== Items ==

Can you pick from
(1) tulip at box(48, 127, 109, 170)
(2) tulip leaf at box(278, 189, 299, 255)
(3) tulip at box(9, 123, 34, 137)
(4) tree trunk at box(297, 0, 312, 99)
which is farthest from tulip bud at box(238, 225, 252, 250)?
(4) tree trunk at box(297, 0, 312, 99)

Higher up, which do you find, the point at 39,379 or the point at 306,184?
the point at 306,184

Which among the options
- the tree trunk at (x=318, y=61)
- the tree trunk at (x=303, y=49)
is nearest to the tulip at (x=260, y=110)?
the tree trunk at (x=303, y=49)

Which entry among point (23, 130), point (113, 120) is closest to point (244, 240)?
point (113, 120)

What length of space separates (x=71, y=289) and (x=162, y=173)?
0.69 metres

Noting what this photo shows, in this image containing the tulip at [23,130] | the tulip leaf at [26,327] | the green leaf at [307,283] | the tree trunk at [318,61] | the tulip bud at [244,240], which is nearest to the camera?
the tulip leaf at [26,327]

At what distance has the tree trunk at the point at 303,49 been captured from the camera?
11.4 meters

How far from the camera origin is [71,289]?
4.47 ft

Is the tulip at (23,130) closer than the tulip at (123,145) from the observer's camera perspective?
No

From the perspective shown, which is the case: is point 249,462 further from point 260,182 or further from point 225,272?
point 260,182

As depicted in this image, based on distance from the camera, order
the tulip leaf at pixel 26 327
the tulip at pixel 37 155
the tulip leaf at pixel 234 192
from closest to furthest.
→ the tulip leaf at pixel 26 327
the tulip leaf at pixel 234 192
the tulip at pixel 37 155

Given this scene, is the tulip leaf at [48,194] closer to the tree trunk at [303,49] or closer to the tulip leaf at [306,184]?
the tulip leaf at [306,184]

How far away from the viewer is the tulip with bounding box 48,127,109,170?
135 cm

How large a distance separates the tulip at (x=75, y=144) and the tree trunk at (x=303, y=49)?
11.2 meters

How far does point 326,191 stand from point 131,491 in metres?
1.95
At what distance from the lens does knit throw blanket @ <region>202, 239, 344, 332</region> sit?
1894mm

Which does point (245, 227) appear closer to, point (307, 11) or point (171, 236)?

===

_Aim_:
Copy the whole listing above word for word, with no changes.

_Answer to the exercise_:
Can you pick from
(1) tulip at box(48, 127, 109, 170)
(2) tulip leaf at box(278, 189, 299, 255)
(3) tulip at box(9, 123, 34, 137)
(4) tree trunk at box(297, 0, 312, 99)
which is farthest from tulip bud at box(238, 225, 252, 250)?
(4) tree trunk at box(297, 0, 312, 99)

Higher up, which do you find, the point at 39,379 or the point at 306,184?
the point at 306,184

Which among the options
- the tree trunk at (x=318, y=61)
- the tree trunk at (x=303, y=49)
is nearest to the tulip at (x=260, y=110)?
the tree trunk at (x=303, y=49)

Which entry among point (23, 130), point (113, 120) is closest to point (244, 240)?
point (113, 120)

What length of space separates (x=71, y=289) and (x=162, y=173)?
0.69 metres

Noting what this photo shows, in this image containing the tulip at [23,130] | the tulip leaf at [26,327] | the green leaf at [307,283] | the tree trunk at [318,61] | the tulip bud at [244,240], which is nearest to the camera?
the tulip leaf at [26,327]

At what distance has the tree trunk at the point at 303,49 been captured from the camera?
11.4 meters

How far from the camera origin is [71,289]?
4.47 ft

Is the tulip at (23,130) closer than the tulip at (123,145) from the observer's camera perspective?
No

From the perspective shown, which is the case: is point 249,462 further from point 260,182 or further from point 225,272?
point 260,182

As depicted in this image, based on distance from the camera, order
the tulip leaf at pixel 26 327
the tulip at pixel 37 155
the tulip leaf at pixel 234 192
from closest to furthest.
→ the tulip leaf at pixel 26 327
the tulip leaf at pixel 234 192
the tulip at pixel 37 155

Given this scene, is the tulip leaf at [48,194] closer to the tree trunk at [303,49] or closer to the tulip leaf at [306,184]?
the tulip leaf at [306,184]

How far away from the viewer is the tulip with bounding box 48,127,109,170?
135 cm

How large a distance separates the tulip at (x=75, y=144) and the tree trunk at (x=303, y=49)?
11.2 meters

How far does point 326,191 stand from point 131,491 in metres?
1.95
At what distance from the lens does knit throw blanket @ <region>202, 239, 344, 332</region> sit?
1894mm

Which does point (245, 227) appear closer to, point (307, 11) or point (171, 236)?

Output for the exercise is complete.